- [Task to complete]: Copy each line of the records that includes "tailed".

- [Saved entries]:

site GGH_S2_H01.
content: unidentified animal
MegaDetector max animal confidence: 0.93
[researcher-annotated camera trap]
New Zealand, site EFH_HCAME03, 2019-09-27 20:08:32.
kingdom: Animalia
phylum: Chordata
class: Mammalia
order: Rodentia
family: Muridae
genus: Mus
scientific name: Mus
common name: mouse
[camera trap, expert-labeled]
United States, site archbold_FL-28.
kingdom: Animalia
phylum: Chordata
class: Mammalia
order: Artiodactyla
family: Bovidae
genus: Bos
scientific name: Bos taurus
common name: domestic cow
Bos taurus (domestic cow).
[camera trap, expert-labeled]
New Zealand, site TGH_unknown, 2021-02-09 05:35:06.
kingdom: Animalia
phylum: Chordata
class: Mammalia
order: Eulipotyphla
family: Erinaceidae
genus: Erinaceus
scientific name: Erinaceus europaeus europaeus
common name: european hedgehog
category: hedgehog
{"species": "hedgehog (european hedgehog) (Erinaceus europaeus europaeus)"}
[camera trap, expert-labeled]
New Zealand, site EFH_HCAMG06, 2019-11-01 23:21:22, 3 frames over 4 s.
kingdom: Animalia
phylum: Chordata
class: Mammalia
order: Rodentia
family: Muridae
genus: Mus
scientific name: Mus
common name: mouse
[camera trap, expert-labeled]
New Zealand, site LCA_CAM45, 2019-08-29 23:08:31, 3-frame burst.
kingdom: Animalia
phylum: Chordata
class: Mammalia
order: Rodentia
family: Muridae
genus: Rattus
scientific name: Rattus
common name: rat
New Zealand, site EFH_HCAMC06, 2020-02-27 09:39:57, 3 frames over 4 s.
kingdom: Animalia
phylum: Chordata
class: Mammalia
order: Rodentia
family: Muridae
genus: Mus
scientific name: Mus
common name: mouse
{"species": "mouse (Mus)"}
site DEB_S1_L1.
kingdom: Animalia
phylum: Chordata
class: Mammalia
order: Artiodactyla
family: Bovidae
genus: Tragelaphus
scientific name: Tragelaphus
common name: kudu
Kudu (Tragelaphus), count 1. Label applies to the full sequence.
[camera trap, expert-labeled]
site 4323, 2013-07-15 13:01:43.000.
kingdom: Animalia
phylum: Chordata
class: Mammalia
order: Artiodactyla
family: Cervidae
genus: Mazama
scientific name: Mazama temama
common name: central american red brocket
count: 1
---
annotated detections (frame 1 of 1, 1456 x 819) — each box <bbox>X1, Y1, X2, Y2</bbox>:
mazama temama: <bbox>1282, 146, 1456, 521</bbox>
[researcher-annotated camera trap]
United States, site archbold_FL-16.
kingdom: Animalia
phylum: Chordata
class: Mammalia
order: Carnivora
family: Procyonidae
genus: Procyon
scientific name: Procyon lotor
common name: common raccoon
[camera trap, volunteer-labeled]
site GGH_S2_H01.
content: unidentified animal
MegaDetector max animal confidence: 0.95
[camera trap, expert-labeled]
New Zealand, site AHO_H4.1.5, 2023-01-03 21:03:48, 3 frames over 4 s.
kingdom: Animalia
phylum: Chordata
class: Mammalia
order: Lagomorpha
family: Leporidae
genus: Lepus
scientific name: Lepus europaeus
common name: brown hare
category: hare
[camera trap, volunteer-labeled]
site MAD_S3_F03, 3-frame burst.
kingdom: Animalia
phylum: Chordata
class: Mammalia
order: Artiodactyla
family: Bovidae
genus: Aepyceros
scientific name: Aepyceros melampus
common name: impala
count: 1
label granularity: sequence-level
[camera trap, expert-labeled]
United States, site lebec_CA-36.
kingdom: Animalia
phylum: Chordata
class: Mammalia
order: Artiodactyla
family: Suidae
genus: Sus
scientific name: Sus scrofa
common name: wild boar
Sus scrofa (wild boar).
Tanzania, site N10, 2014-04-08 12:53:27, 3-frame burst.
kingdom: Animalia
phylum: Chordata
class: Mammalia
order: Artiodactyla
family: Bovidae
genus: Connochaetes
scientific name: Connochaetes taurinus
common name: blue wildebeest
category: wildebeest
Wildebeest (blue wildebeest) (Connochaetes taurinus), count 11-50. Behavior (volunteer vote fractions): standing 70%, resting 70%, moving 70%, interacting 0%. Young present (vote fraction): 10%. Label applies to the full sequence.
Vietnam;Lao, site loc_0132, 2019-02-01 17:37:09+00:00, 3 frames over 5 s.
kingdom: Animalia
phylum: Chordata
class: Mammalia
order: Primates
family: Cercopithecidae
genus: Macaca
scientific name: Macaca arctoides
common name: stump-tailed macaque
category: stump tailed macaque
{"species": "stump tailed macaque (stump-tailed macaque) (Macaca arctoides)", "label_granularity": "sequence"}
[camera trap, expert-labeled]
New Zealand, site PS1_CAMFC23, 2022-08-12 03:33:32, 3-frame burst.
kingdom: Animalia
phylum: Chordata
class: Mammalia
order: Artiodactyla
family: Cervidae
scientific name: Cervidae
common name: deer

- [Task answer]:
common name: stump-tailed macaque
category: stump tailed macaque
{"species": "stump tailed macaque (stump-tailed macaque) (Macaca arctoides)", "label_granularity": "sequence"}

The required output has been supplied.